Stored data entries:
========

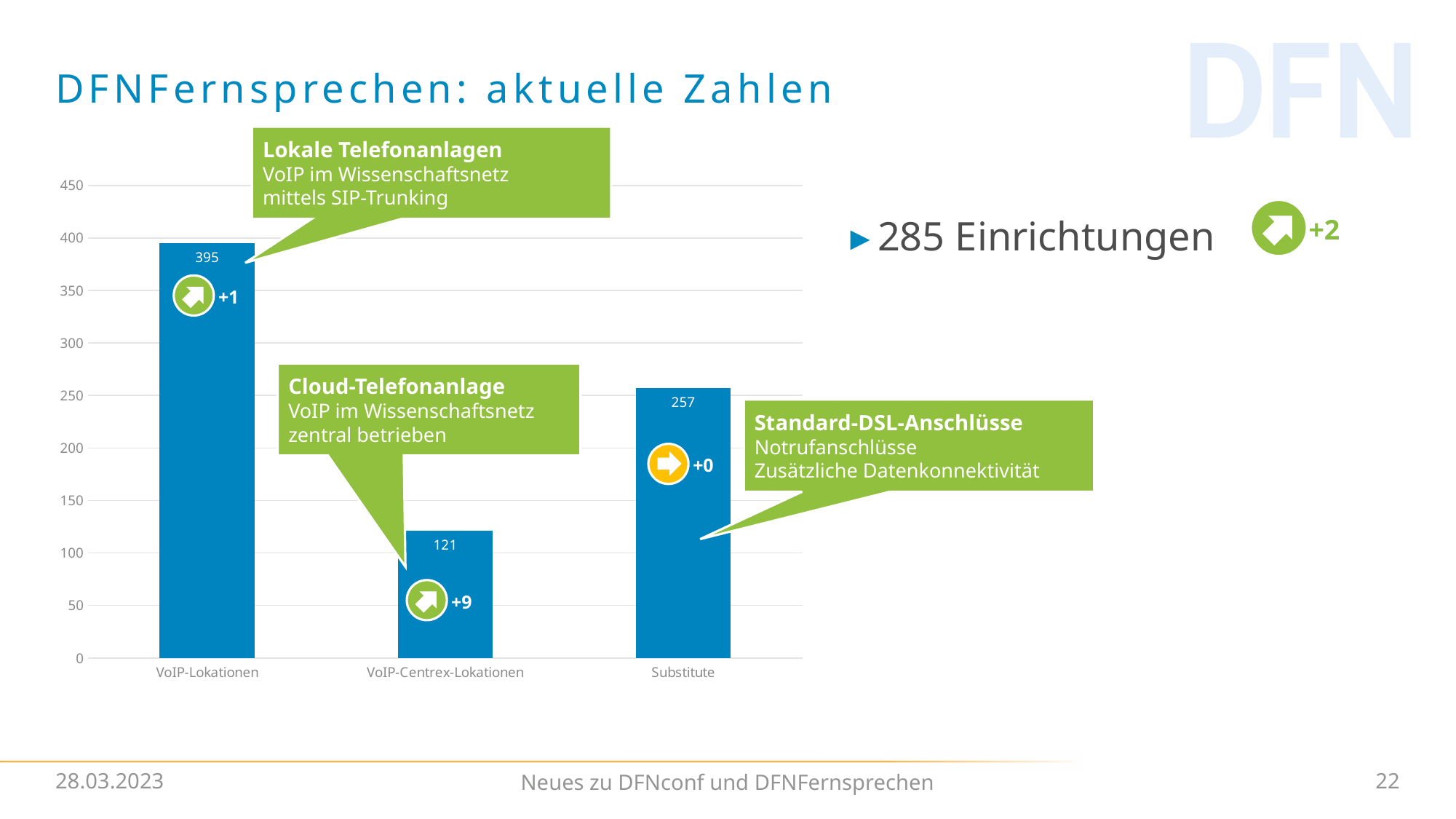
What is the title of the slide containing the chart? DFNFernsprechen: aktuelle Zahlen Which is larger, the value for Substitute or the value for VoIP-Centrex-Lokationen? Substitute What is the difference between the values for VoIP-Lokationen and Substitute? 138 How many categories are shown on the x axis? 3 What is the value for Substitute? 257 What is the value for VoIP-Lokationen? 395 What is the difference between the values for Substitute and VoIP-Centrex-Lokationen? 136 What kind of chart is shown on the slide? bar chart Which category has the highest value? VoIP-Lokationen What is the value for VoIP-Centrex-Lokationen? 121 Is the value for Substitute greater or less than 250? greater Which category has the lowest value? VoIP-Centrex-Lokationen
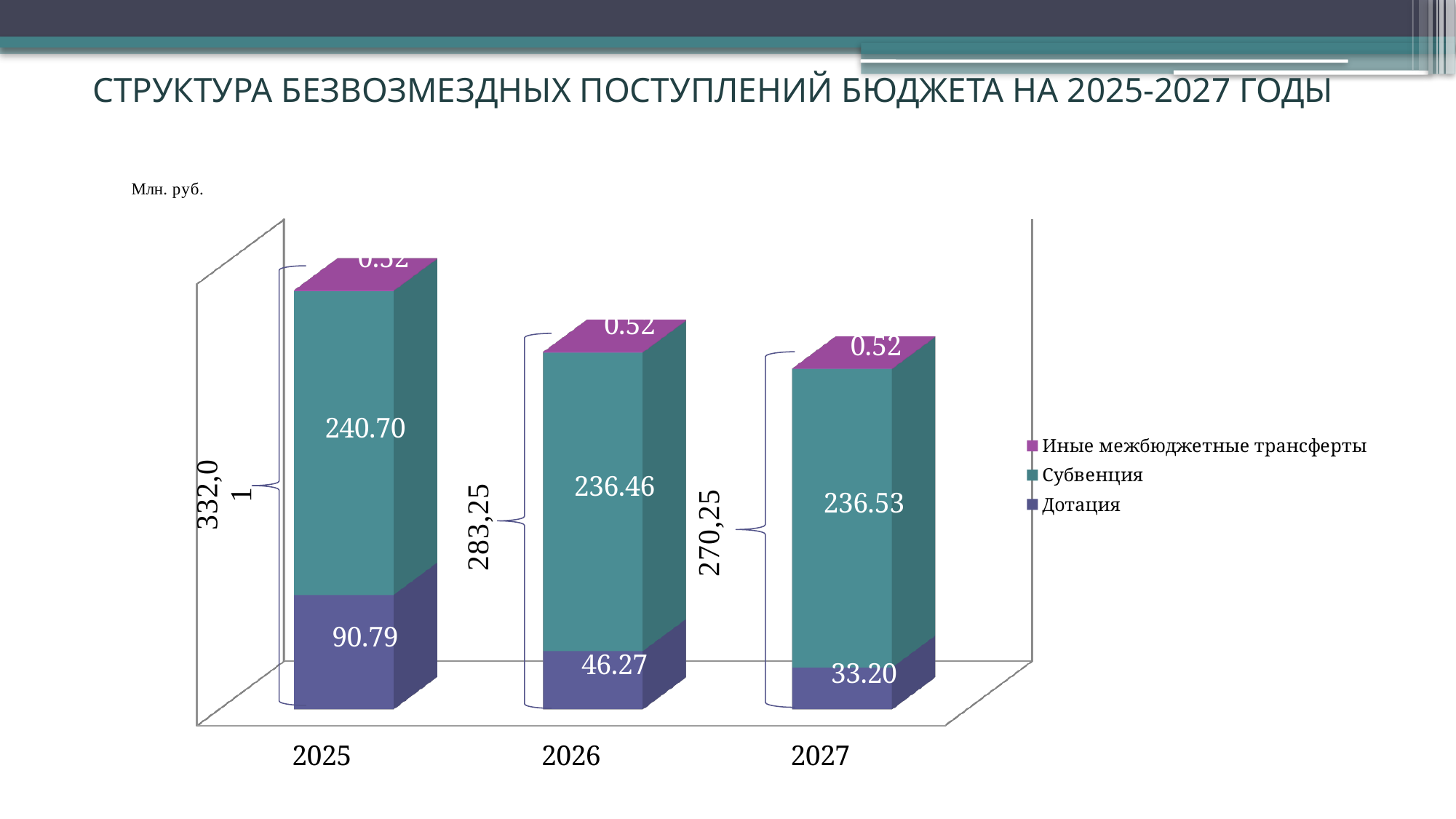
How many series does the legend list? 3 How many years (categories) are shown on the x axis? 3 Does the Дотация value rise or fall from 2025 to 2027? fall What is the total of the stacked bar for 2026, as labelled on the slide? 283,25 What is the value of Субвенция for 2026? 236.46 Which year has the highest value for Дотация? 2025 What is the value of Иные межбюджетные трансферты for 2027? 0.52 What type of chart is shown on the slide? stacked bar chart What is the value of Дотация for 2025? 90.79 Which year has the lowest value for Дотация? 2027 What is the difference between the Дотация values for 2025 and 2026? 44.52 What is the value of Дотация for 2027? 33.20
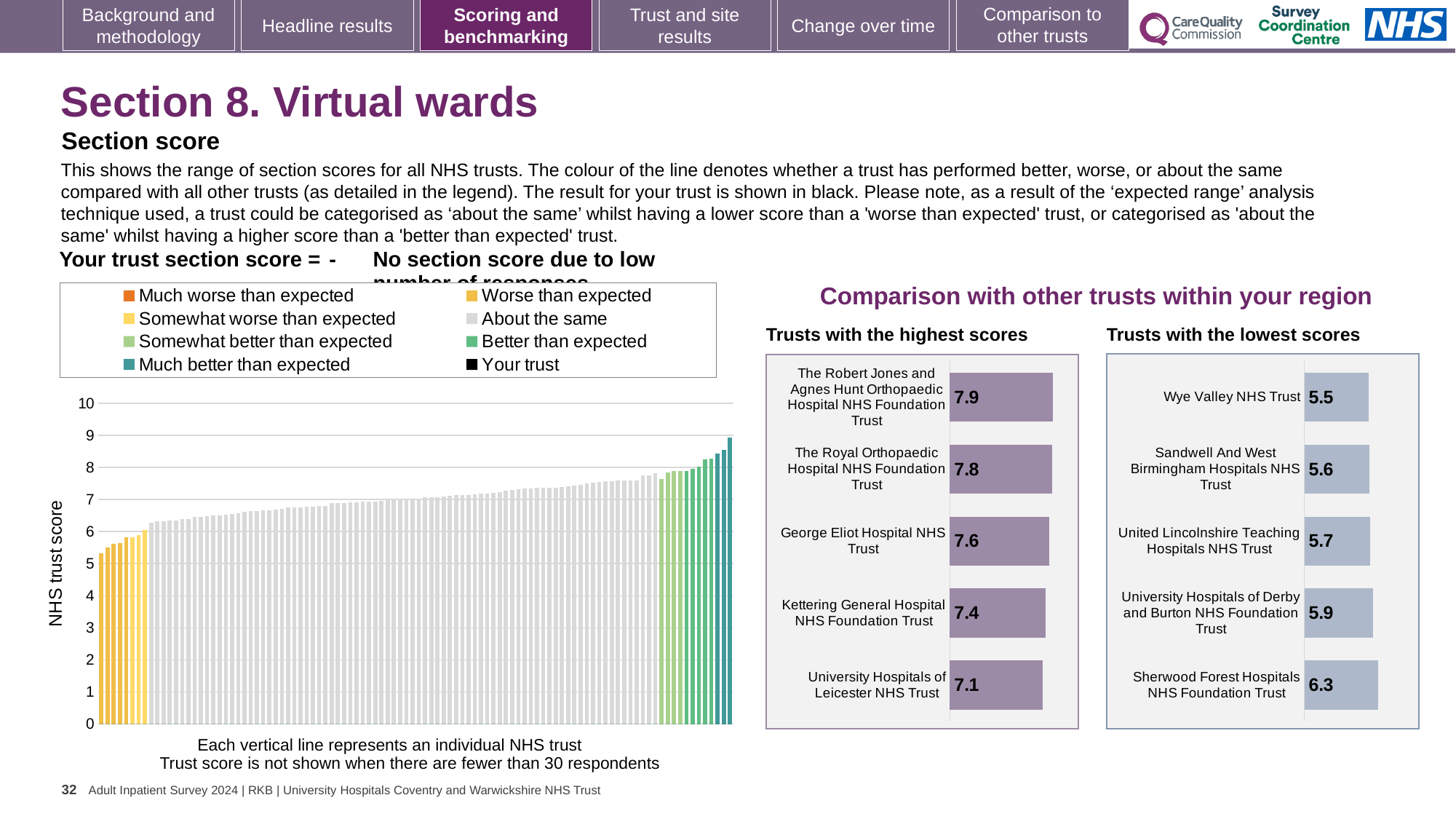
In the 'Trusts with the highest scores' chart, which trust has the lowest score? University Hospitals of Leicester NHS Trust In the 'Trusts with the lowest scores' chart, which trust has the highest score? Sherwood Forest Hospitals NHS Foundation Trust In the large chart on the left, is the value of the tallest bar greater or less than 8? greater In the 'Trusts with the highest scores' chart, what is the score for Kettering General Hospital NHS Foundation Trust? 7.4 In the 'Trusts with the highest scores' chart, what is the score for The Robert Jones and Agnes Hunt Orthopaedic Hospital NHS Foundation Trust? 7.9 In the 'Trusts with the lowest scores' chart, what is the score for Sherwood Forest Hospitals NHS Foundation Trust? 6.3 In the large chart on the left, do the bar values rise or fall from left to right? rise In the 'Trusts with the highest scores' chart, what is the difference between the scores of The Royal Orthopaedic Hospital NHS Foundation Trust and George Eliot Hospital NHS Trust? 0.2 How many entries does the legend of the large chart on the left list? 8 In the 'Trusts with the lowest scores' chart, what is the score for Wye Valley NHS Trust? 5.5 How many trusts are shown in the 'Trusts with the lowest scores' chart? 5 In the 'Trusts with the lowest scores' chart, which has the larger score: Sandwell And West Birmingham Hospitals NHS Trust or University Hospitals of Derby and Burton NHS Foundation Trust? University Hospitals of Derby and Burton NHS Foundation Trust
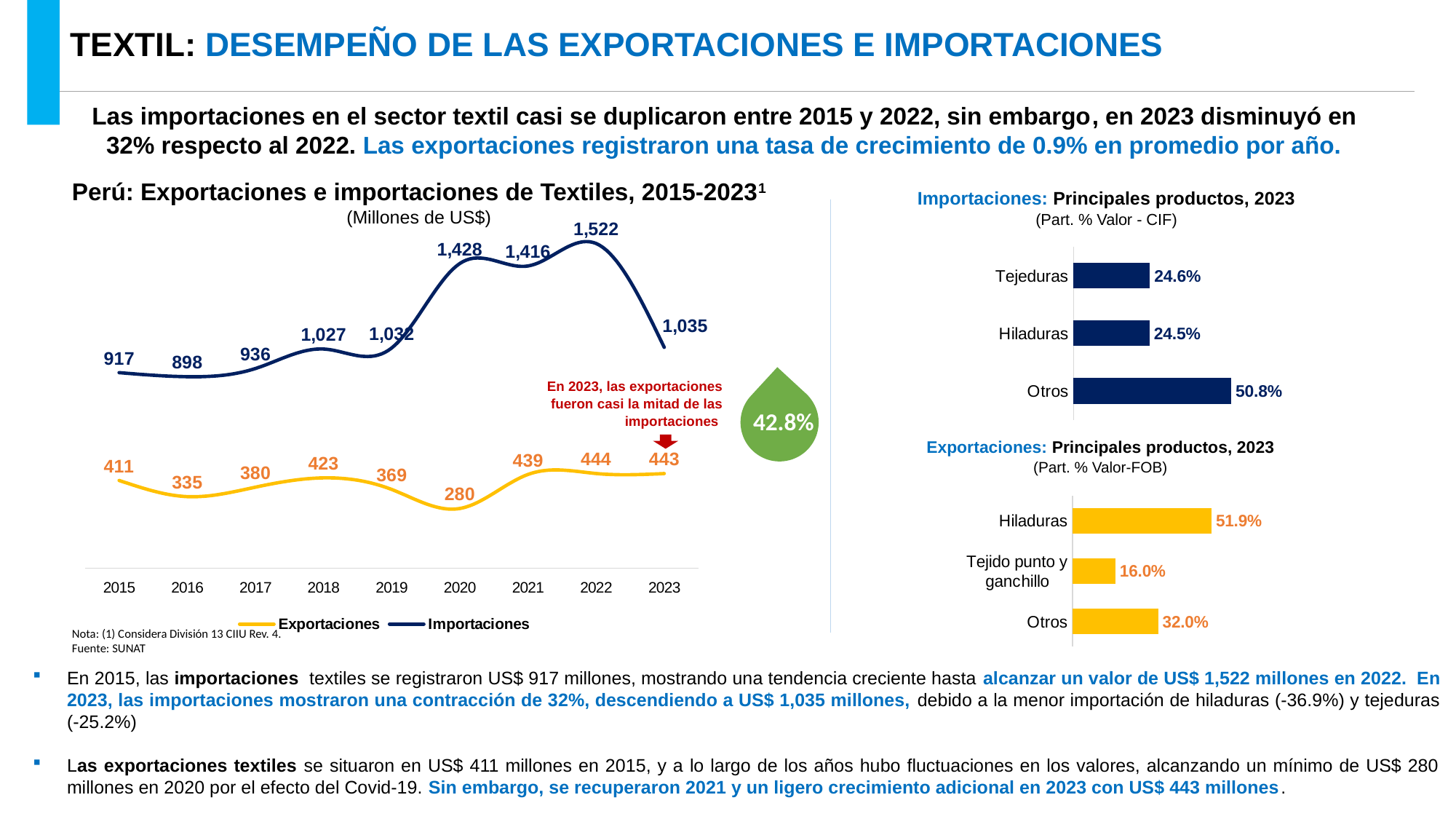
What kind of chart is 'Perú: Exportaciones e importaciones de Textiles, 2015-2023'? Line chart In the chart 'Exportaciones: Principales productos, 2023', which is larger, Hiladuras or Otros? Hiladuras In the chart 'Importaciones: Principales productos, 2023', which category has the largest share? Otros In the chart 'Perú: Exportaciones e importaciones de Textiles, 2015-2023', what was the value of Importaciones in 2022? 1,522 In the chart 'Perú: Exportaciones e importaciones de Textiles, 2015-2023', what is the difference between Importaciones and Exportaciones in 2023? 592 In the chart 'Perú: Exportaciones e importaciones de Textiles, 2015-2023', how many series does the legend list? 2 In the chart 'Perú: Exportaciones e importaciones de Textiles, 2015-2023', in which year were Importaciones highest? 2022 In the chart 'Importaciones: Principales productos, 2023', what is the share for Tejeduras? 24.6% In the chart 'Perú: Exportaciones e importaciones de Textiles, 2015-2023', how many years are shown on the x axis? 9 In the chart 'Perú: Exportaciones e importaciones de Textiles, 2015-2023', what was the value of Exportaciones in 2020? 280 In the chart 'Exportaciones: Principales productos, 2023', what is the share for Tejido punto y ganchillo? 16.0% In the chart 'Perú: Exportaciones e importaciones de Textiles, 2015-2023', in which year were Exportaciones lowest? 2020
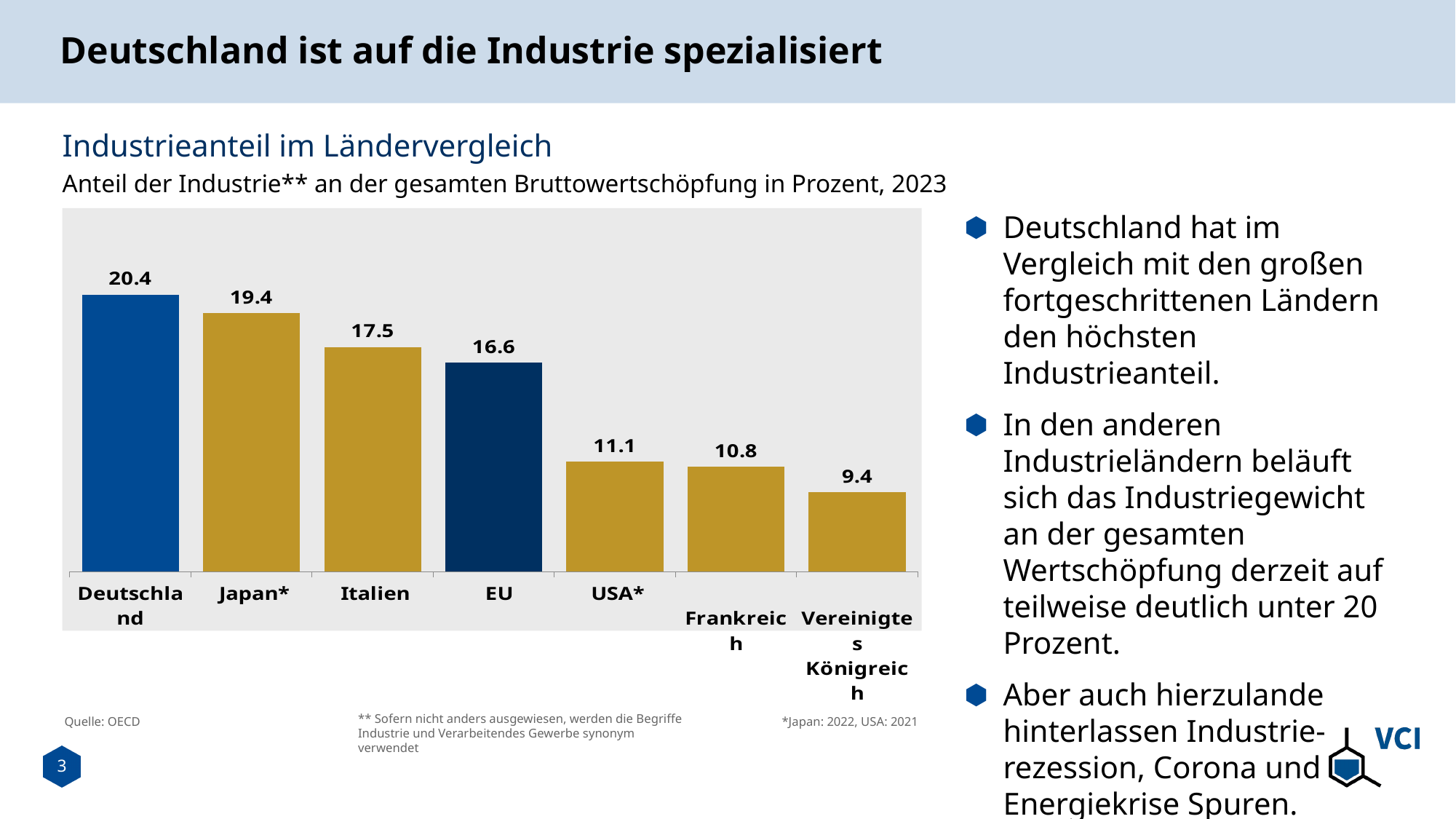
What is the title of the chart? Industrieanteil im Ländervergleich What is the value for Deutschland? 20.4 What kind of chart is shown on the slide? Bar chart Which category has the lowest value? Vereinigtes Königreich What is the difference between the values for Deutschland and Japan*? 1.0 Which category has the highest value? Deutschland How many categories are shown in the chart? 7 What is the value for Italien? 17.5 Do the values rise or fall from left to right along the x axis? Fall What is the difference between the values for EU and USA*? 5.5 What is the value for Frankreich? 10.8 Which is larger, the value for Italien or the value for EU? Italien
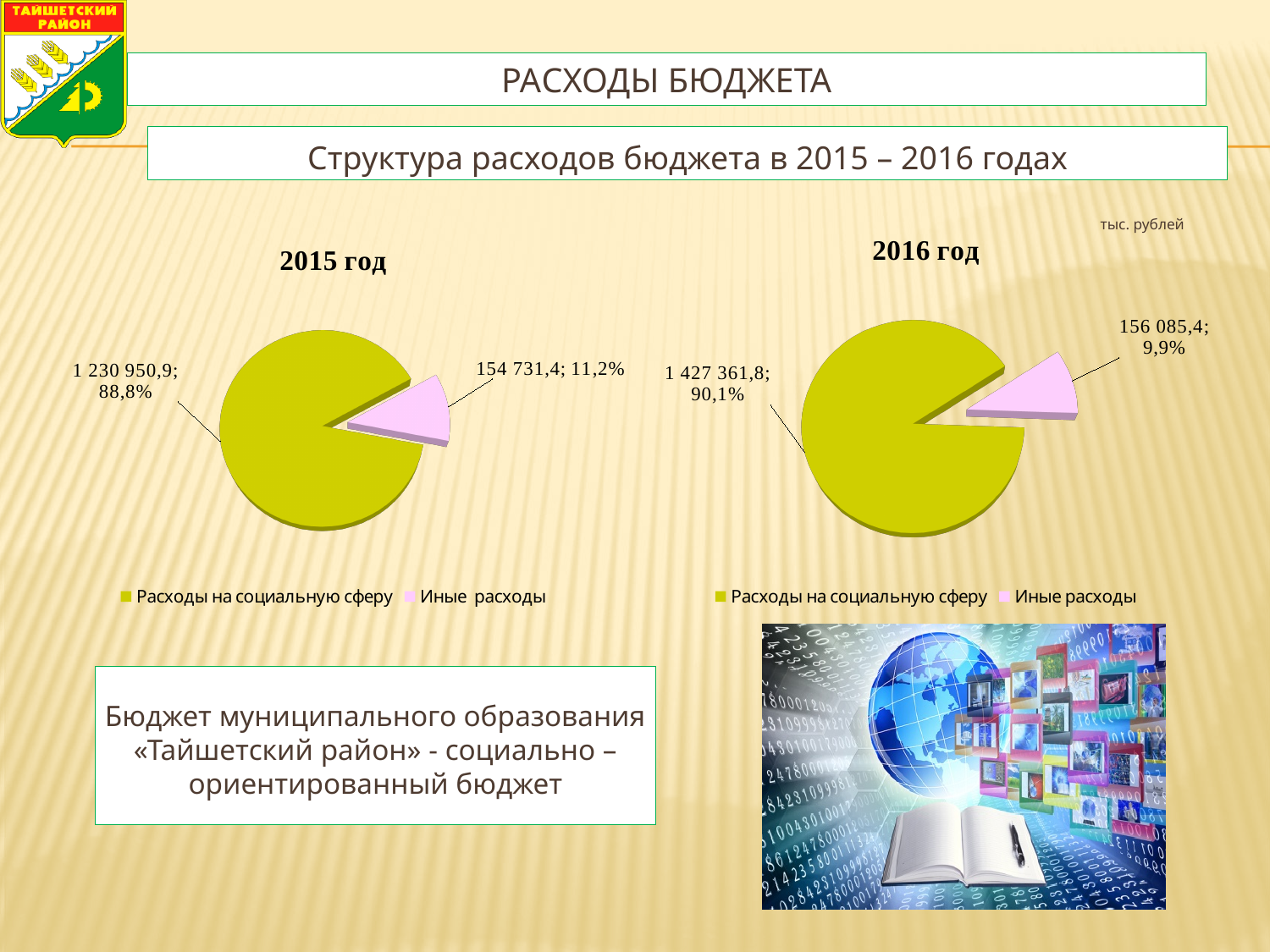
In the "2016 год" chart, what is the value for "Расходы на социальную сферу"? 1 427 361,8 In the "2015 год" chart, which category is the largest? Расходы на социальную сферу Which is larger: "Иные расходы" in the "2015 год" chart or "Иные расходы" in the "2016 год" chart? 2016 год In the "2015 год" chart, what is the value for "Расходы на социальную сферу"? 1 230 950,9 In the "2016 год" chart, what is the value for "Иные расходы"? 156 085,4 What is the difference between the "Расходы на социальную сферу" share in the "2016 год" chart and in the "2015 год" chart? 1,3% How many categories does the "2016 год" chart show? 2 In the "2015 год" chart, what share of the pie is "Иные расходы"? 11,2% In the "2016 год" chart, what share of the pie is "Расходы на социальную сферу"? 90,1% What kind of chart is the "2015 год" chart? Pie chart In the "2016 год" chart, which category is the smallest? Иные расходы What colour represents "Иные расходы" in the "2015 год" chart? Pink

========

> Prompt
Retype every record above word for word, and leave the pictures out.

> Task solution
What is the title of the slide containing the chart? DFNFernsprechen: aktuelle Zahlen Which is larger, the value for Substitute or the value for VoIP-Centrex-Lokationen? Substitute What is the difference between the values for VoIP-Lokationen and Substitute? 138 How many categories are shown on the x axis? 3 What is the value for Substitute? 257 What is the value for VoIP-Lokationen? 395 What is the difference between the values for Substitute and VoIP-Centrex-Lokationen? 136 What kind of chart is shown on the slide? bar chart Which category has the highest value? VoIP-Lokationen What is the value for VoIP-Centrex-Lokationen? 121 Is the value for Substitute greater or less than 250? greater Which category has the lowest value? VoIP-Centrex-Lokationen
How many series does the legend list? 3 How many years (categories) are shown on the x axis? 3 Does the Дотация value rise or fall from 2025 to 2027? fall What is the total of the stacked bar for 2026, as labelled on the slide? 283,25 What is the value of Субвенция for 2026? 236.46 Which year has the highest value for Дотация? 2025 What is the value of Иные межбюджетные трансферты for 2027? 0.52 What type of chart is shown on the slide? stacked bar chart What is the value of Дотация for 2025? 90.79 Which year has the lowest value for Дотация? 2027 What is the difference between the Дотация values for 2025 and 2026? 44.52 What is the value of Дотация for 2027? 33.20
In the 'Trusts with the highest scores' chart, which trust has the lowest score? University Hospitals of Leicester NHS Trust In the 'Trusts with the lowest scores' chart, which trust has the highest score? Sherwood Forest Hospitals NHS Foundation Trust In the large chart on the left, is the value of the tallest bar greater or less than 8? greater In the 'Trusts with the highest scores' chart, what is the score for Kettering General Hospital NHS Foundation Trust? 7.4 In the 'Trusts with the highest scores' chart, what is the score for The Robert Jones and Agnes Hunt Orthopaedic Hospital NHS Foundation Trust? 7.9 In the 'Trusts with the lowest scores' chart, what is the score for Sherwood Forest Hospitals NHS Foundation Trust? 6.3 In the large chart on the left, do the bar values rise or fall from left to right? rise In the 'Trusts with the highest scores' chart, what is the difference between the scores of The Royal Orthopaedic Hospital NHS Foundation Trust and George Eliot Hospital NHS Trust? 0.2 How many entries does the legend of the large chart on the left list? 8 In the 'Trusts with the lowest scores' chart, what is the score for Wye Valley NHS Trust? 5.5 How many trusts are shown in the 'Trusts with the lowest scores' chart? 5 In the 'Trusts with the lowest scores' chart, which has the larger score: Sandwell And West Birmingham Hospitals NHS Trust or University Hospitals of Derby and Burton NHS Foundation Trust? University Hospitals of Derby and Burton NHS Foundation Trust
What kind of chart is 'Perú: Exportaciones e importaciones de Textiles, 2015-2023'? Line chart In the chart 'Exportaciones: Principales productos, 2023', which is larger, Hiladuras or Otros? Hiladuras In the chart 'Importaciones: Principales productos, 2023', which category has the largest share? Otros In the chart 'Perú: Exportaciones e importaciones de Textiles, 2015-2023', what was the value of Importaciones in 2022? 1,522 In the chart 'Perú: Exportaciones e importaciones de Textiles, 2015-2023', what is the difference between Importaciones and Exportaciones in 2023? 592 In the chart 'Perú: Exportaciones e importaciones de Textiles, 2015-2023', how many series does the legend list? 2 In the chart 'Perú: Exportaciones e importaciones de Textiles, 2015-2023', in which year were Importaciones highest? 2022 In the chart 'Importaciones: Principales productos, 2023', what is the share for Tejeduras? 24.6% In the chart 'Perú: Exportaciones e importaciones de Textiles, 2015-2023', how many years are shown on the x axis? 9 In the chart 'Perú: Exportaciones e importaciones de Textiles, 2015-2023', what was the value of Exportaciones in 2020? 280 In the chart 'Exportaciones: Principales productos, 2023', what is the share for Tejido punto y ganchillo? 16.0% In the chart 'Perú: Exportaciones e importaciones de Textiles, 2015-2023', in which year were Exportaciones lowest? 2020
What is the title of the chart? Industrieanteil im Ländervergleich What is the value for Deutschland? 20.4 What kind of chart is shown on the slide? Bar chart Which category has the lowest value? Vereinigtes Königreich What is the difference between the values for Deutschland and Japan*? 1.0 Which category has the highest value? Deutschland How many categories are shown in the chart? 7 What is the value for Italien? 17.5 Do the values rise or fall from left to right along the x axis? Fall What is the difference between the values for EU and USA*? 5.5 What is the value for Frankreich? 10.8 Which is larger, the value for Italien or the value for EU? Italien
In the "2016 год" chart, what is the value for "Расходы на социальную сферу"? 1 427 361,8 In the "2015 год" chart, which category is the largest? Расходы на социальную сферу Which is larger: "Иные расходы" in the "2015 год" chart or "Иные расходы" in the "2016 год" chart? 2016 год In the "2015 год" chart, what is the value for "Расходы на социальную сферу"? 1 230 950,9 In the "2016 год" chart, what is the value for "Иные расходы"? 156 085,4 What is the difference between the "Расходы на социальную сферу" share in the "2016 год" chart and in the "2015 год" chart? 1,3% How many categories does the "2016 год" chart show? 2 In the "2015 год" chart, what share of the pie is "Иные расходы"? 11,2% In the "2016 год" chart, what share of the pie is "Расходы на социальную сферу"? 90,1% What kind of chart is the "2015 год" chart? Pie chart In the "2016 год" chart, which category is the smallest? Иные расходы What colour represents "Иные расходы" in the "2015 год" chart? Pink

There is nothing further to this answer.